Using the raw perinatal mortality rates (PMR) from a 1970 British national survey, the hospital PMR was 27.8 per 1000 births versus 5.4 per 1000 for homebirths/general practitioner units (GPU). This was not because hospitals handled more high-risk births. When PMRs were standardized based on age, parity, hypertension/toxemia, prenatal risk prediction score, method of delivery and birth weight, adjusted hospital PMRs for each category ranged from 22.7 per 1000 to 27.8 per 1000 while homebirth/GPU rates ranged from 5.4 per 1000 to 10.5 per 1000.
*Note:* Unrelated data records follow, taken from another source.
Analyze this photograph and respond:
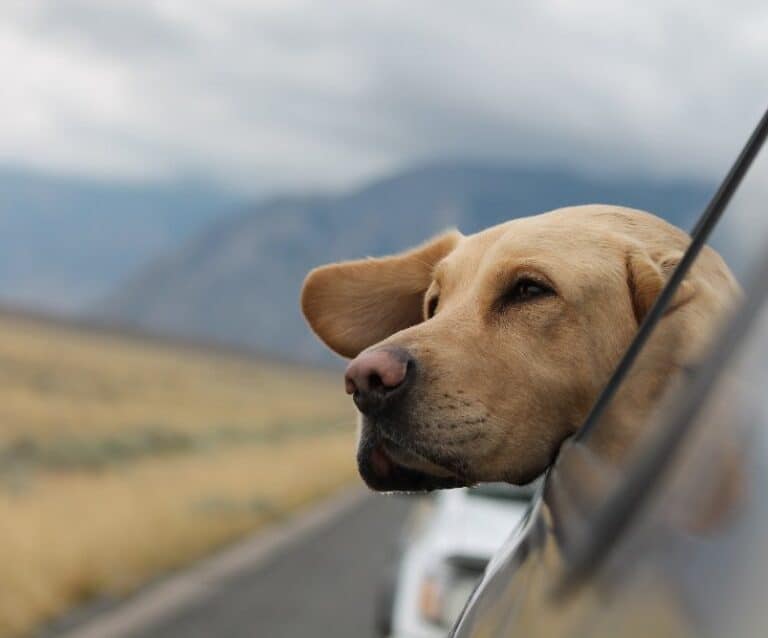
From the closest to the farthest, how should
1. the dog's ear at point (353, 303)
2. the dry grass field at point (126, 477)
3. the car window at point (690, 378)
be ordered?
the car window at point (690, 378) < the dog's ear at point (353, 303) < the dry grass field at point (126, 477)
The 1970 survey assigned a prenatal risk score to predict the likelihood of problems during labor. When PMRs for hospital versus home/GPU for the same level of risk (very low, low, moderate, high, very high) are compared, the hospital PMR was lower only at the very highest risk level. All differences, except in the "very high risk" category, were significant. The PMR for high-risk births in home/GPUs (15.5/1000) was slightly lower than that for low-risk births in the hospital (17.9/1000). Moreover, the PMRs in home/GPUs for very low, low, and moderate risk births were all similar, but hospital PMRs increased twofold between categories, which suggests that hospital labor management actually intensified risks.
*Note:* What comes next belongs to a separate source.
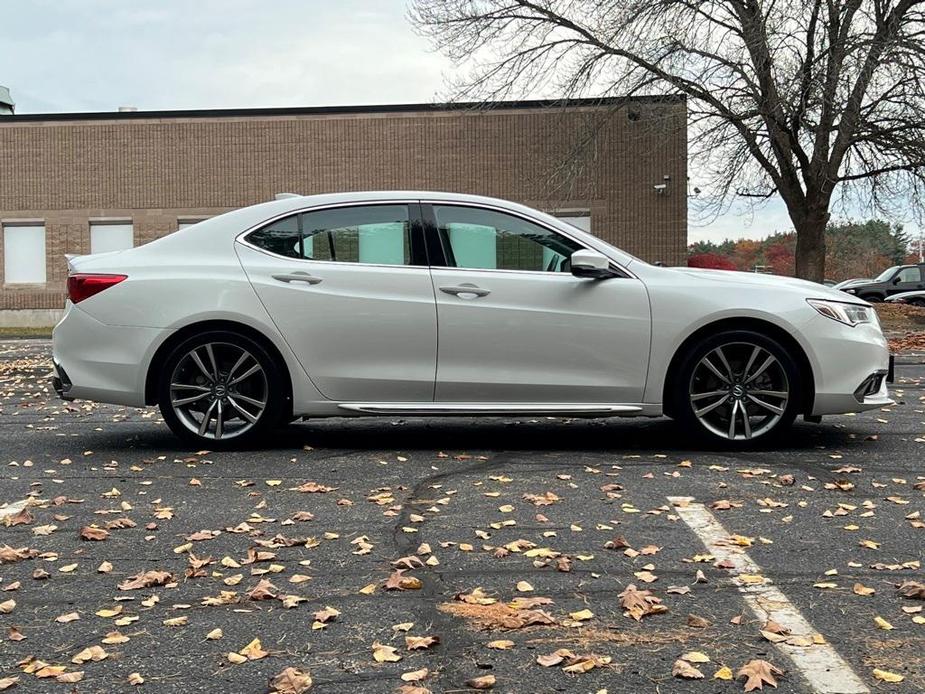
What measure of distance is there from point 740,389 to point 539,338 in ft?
4.24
The percentage of infants born with breathing difficulties (9.3% versus 3.3%), the death rate associated with breathing difficulties (0.94% versus 0.19%), and the transfer rate to neonatal intensive care units for infants with breathing problems who survived six hours (62.0% versus 26.2%) were all higher in the hospital (all p < 0.001), further evidence that hospital interventions do not avert poor outcomes.

Although no national study has been undertaken since, smaller studies confirm that increasing use of hospital confinement is not the reason for the overall drop in PMR since 1970. In fact, those years when the proportional increase in hospital births was greatest were the years when the PMR declined least and vice versa.
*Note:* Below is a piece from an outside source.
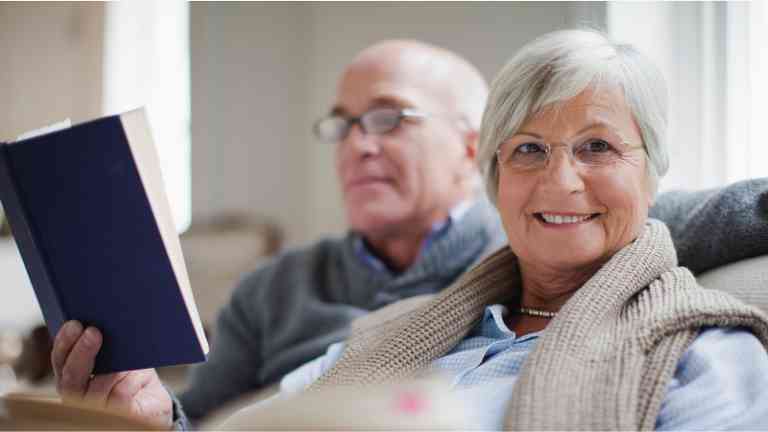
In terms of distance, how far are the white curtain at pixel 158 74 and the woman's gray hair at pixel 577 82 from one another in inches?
82.6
Henci Goer, Obstetric Myths Versus Research Realities, A Guide to the Medical Literature, Bergin & Garvey, 1995


Tew reported 1985 British data that confirmed the older data. At a lower level of risk, PMR was seven times higher in hospital. At a higher level of risk the perinatal death rate was four and a half times higher in hospital. Out of the hospital, "birth was very much safer to mothers in both the lower and higher risk groups." She examined 1986 birth data from the Netherlands, where one-third of births are at home. The country as a whole has excellent maternity care and outcomes. However, PMR for hospital births was six times higher than for homebirths. The Dutch data also allowed birth attendant comparisons. Looking at pregnancies of normal length, PMR was ten times higher for obstetricians than for midwives. For obstetricians "the average risk status [of women] at delivery was not much higher than that of midwives' deliveries. It could not possibly account for a PMR ten times as high for obstetricians as for midwives," decided Tew.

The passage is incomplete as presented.